Do this
Copy out verbatim the lines starting with the one that contains "Given the list" and continuing through the last line below, including both.

Input data

·····

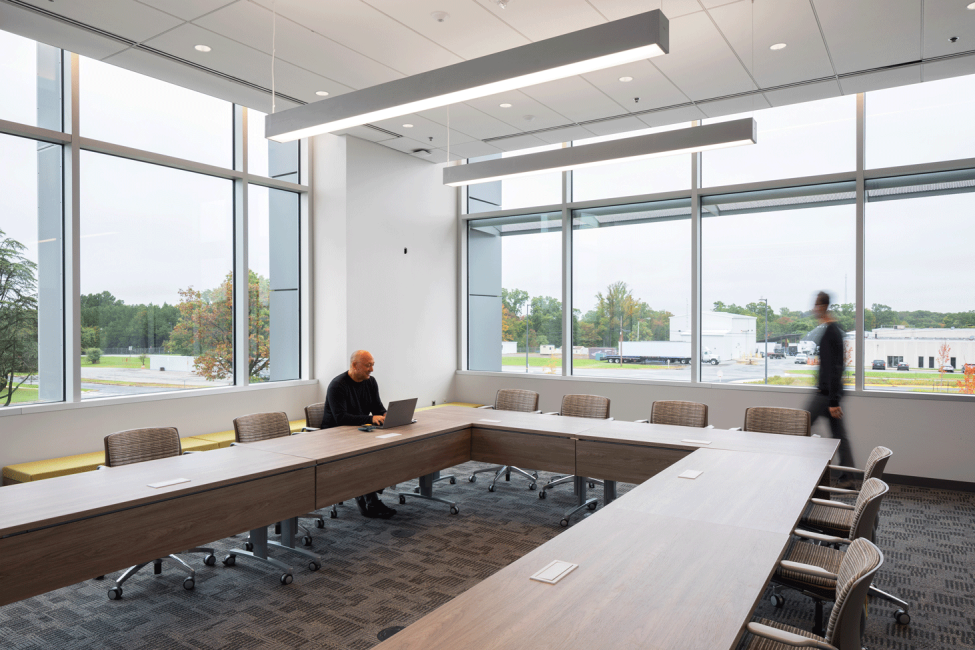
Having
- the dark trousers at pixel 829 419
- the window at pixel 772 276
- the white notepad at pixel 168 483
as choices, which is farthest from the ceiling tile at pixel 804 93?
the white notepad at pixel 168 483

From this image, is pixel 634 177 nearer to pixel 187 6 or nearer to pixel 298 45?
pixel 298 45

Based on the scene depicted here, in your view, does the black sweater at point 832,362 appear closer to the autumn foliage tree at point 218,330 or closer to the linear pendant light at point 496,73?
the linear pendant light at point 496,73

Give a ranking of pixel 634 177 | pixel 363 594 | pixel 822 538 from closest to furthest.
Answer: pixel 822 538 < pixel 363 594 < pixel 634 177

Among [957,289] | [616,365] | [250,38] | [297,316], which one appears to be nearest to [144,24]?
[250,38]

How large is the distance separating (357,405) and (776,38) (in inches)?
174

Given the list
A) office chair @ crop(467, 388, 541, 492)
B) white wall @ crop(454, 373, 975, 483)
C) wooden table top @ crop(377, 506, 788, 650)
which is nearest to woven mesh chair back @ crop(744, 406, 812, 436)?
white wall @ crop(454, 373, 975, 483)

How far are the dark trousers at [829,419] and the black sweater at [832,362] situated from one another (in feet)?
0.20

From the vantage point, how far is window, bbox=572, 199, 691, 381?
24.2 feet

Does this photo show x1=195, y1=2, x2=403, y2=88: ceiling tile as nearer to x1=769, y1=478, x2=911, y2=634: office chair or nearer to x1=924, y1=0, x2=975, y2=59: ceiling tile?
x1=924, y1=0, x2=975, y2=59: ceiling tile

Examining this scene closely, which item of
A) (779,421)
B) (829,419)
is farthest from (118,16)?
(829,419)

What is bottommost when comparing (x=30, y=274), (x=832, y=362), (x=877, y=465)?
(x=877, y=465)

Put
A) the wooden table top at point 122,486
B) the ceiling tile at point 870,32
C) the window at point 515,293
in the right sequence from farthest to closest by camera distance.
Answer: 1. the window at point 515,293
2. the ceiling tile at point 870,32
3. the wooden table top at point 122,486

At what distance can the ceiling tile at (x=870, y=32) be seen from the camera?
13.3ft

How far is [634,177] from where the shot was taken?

·····

The reply
Given the list
A) office chair @ crop(467, 388, 541, 492)
B) white wall @ crop(454, 373, 975, 483)
C) wooden table top @ crop(377, 506, 788, 650)
which is nearest to woven mesh chair back @ crop(744, 406, 812, 436)?
white wall @ crop(454, 373, 975, 483)

How far are the dark trousers at [829,419] and the black sweater at [832,362] situated from one another (in feet)?
0.20

From the vantage point, how far is window, bbox=572, 199, 691, 381?
24.2 feet

Does this photo show x1=195, y1=2, x2=403, y2=88: ceiling tile as nearer to x1=769, y1=478, x2=911, y2=634: office chair or nearer to x1=924, y1=0, x2=975, y2=59: ceiling tile?
x1=924, y1=0, x2=975, y2=59: ceiling tile

Examining this scene closely, which item of
A) (779,421)
B) (829,419)
is farthest from (118,16)?
(829,419)

What is bottommost when comparing (x=30, y=274), (x=832, y=362), (x=877, y=465)?
(x=877, y=465)

Put
A) the wooden table top at point 122,486
B) the ceiling tile at point 870,32
C) the window at point 515,293
in the right sequence from farthest to closest by camera distance.
Answer: 1. the window at point 515,293
2. the ceiling tile at point 870,32
3. the wooden table top at point 122,486

At what distance can the ceiling tile at (x=870, y=32) be seen from the camera?
13.3ft

How far is [634,177] from where the shot was taken?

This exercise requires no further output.